### [Stated goal]
Quote the data below in full, please, without altering anything.

### [Record extracts]
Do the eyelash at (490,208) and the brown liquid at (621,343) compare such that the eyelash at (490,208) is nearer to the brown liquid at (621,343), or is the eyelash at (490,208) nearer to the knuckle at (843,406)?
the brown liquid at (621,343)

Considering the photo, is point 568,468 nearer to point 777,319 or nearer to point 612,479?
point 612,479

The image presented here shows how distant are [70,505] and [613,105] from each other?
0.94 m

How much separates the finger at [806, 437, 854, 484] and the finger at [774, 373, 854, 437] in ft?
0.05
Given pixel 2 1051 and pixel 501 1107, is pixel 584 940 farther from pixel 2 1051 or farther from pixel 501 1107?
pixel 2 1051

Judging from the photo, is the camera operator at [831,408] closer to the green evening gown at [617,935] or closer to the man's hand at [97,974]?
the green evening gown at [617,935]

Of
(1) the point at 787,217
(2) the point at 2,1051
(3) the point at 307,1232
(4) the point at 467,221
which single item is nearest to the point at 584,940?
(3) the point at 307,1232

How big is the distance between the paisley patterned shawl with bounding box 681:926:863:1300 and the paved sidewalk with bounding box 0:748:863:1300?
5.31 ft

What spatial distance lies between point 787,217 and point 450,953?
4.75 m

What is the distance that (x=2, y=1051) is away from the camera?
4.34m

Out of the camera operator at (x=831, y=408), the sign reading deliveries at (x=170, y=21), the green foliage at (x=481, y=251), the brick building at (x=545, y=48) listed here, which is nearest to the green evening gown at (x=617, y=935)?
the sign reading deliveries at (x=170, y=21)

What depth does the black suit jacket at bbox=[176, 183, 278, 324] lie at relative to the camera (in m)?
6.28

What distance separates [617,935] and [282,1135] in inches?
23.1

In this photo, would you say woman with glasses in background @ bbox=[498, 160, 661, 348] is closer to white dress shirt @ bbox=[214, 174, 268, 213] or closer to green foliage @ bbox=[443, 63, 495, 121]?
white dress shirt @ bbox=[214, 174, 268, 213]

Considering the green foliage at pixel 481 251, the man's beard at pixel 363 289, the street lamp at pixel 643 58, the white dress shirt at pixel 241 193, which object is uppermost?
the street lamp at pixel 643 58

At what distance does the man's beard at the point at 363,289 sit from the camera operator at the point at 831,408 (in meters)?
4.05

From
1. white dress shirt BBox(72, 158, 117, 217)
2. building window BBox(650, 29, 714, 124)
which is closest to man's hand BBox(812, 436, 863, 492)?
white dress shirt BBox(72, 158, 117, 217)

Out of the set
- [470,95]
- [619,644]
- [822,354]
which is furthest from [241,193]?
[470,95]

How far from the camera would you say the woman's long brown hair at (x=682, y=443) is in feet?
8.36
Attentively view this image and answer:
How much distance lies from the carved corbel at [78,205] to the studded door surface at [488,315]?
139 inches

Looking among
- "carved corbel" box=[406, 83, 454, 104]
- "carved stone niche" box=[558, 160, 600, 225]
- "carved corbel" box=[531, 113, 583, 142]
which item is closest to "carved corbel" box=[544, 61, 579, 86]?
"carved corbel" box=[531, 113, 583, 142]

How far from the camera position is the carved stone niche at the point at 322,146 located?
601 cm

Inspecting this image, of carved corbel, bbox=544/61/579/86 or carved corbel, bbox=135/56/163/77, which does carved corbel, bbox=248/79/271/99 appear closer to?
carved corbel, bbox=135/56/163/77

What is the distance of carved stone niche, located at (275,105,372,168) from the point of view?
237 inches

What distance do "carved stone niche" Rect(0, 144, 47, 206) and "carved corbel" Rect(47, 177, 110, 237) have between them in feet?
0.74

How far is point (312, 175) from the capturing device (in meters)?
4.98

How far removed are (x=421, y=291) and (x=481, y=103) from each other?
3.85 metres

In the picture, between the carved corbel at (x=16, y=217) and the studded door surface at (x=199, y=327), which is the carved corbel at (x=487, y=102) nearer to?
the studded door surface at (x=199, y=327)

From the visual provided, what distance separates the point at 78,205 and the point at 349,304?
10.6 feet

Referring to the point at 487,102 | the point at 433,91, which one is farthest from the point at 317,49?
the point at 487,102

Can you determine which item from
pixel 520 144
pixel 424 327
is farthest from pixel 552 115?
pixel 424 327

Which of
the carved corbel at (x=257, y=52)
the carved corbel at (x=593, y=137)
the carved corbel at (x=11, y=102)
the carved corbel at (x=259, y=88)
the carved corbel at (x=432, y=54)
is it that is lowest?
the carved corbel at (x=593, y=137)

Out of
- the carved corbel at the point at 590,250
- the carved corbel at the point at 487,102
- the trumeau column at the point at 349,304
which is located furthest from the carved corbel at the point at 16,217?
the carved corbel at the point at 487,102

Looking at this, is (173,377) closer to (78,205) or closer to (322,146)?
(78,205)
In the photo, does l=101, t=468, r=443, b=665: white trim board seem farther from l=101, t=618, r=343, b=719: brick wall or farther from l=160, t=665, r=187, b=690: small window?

### [Reply to the task]
Do the eyelash at (490,208) and the brown liquid at (621,343) compare such that the eyelash at (490,208) is nearer to the brown liquid at (621,343), or is the eyelash at (490,208) nearer to the knuckle at (843,406)?
the brown liquid at (621,343)

Considering the photo, is point 568,468 nearer to point 777,319 or nearer to point 612,479?
point 612,479

The image presented here shows how distant are [70,505] and [613,105] from each other?
0.94 m

How much separates the finger at [806, 437, 854, 484] and the finger at [774, 373, 854, 437] in ft?
0.05
Given pixel 2 1051 and pixel 501 1107, is pixel 584 940 farther from pixel 2 1051 or farther from pixel 501 1107?
pixel 2 1051

Judging from the photo, is the camera operator at [831,408] closer to the green evening gown at [617,935] or closer to the man's hand at [97,974]?
the green evening gown at [617,935]

Of
(1) the point at 787,217
(2) the point at 2,1051
(3) the point at 307,1232
(4) the point at 467,221
which single item is nearest to the point at 584,940?
(3) the point at 307,1232

How big is the distance between the paisley patterned shawl with bounding box 681:926:863:1300 and the paved sidewalk with bounding box 0:748:863:1300?
5.31 ft

What spatial distance lies between point 787,217 and point 450,953?
4.75 m

What is the distance that (x=2, y=1051) is away from the camera?
4.34m

Out of the camera operator at (x=831, y=408), the sign reading deliveries at (x=170, y=21), the green foliage at (x=481, y=251), the brick building at (x=545, y=48) listed here, which is nearest to the green evening gown at (x=617, y=935)?
the sign reading deliveries at (x=170, y=21)

What depth does the black suit jacket at bbox=[176, 183, 278, 324] lie at relative to the camera (in m)?
6.28

What distance separates [617,935] and [282,1135] in inches?
23.1

In this photo, would you say woman with glasses in background @ bbox=[498, 160, 661, 348] is closer to white dress shirt @ bbox=[214, 174, 268, 213] or closer to green foliage @ bbox=[443, 63, 495, 121]?
white dress shirt @ bbox=[214, 174, 268, 213]

Considering the green foliage at pixel 481 251, the man's beard at pixel 363 289, the street lamp at pixel 643 58, the white dress shirt at pixel 241 193, which object is uppermost?
the street lamp at pixel 643 58

At what distance does the man's beard at the point at 363,289 sit from the camera operator at the point at 831,408 (in meters)?
4.05

From
1. white dress shirt BBox(72, 158, 117, 217)
2. building window BBox(650, 29, 714, 124)
which is closest to man's hand BBox(812, 436, 863, 492)?
white dress shirt BBox(72, 158, 117, 217)

Out of the set
- [470,95]
- [619,644]
- [822,354]
which is furthest from [241,193]?
[470,95]

How far from the camera would you say the woman's long brown hair at (x=682, y=443) is in feet?
8.36
Attentively view this image and answer:
How much distance lies from the carved corbel at [78,205] to the studded door surface at [488,315]?
139 inches

Looking among
- "carved corbel" box=[406, 83, 454, 104]
- "carved stone niche" box=[558, 160, 600, 225]
- "carved corbel" box=[531, 113, 583, 142]
which item is closest to "carved corbel" box=[544, 61, 579, 86]?
"carved corbel" box=[531, 113, 583, 142]

How far from the camera position is the carved stone niche at the point at 322,146 located?
601 cm

Inspecting this image, of carved corbel, bbox=544/61/579/86 or carved corbel, bbox=135/56/163/77, which does carved corbel, bbox=248/79/271/99 appear closer to?
carved corbel, bbox=135/56/163/77

What is the distance of carved stone niche, located at (275,105,372,168) from the point of view?
237 inches

What distance do "carved stone niche" Rect(0, 144, 47, 206) and "carved corbel" Rect(47, 177, 110, 237) have between them in feet?
0.74

How far is point (312, 175) from the capturing device (in meters)?
4.98

How far removed are (x=421, y=291) and (x=481, y=103) from each other?
3.85 metres

In the picture, between the carved corbel at (x=16, y=217) and the studded door surface at (x=199, y=327), which is the carved corbel at (x=487, y=102) nearer to?
the studded door surface at (x=199, y=327)

From the visual provided, what distance separates the point at 78,205 and the point at 349,304?
10.6 feet

Referring to the point at 487,102 | the point at 433,91, which one is farthest from the point at 317,49?
the point at 487,102

Can you determine which item from
pixel 520 144
pixel 424 327
is farthest from pixel 552 115?
pixel 424 327

Which of
the carved corbel at (x=257, y=52)
the carved corbel at (x=593, y=137)
the carved corbel at (x=11, y=102)
the carved corbel at (x=259, y=88)
the carved corbel at (x=432, y=54)
is it that is lowest?
the carved corbel at (x=593, y=137)

Out of
- the carved corbel at the point at 590,250
- the carved corbel at the point at 487,102
- the trumeau column at the point at 349,304
which is located furthest from the carved corbel at the point at 16,217?
the carved corbel at the point at 487,102

Looking at this, is (173,377) closer to (78,205) or closer to (322,146)?
(78,205)
In the photo, does l=101, t=468, r=443, b=665: white trim board seem farther from l=101, t=618, r=343, b=719: brick wall or farther from l=160, t=665, r=187, b=690: small window?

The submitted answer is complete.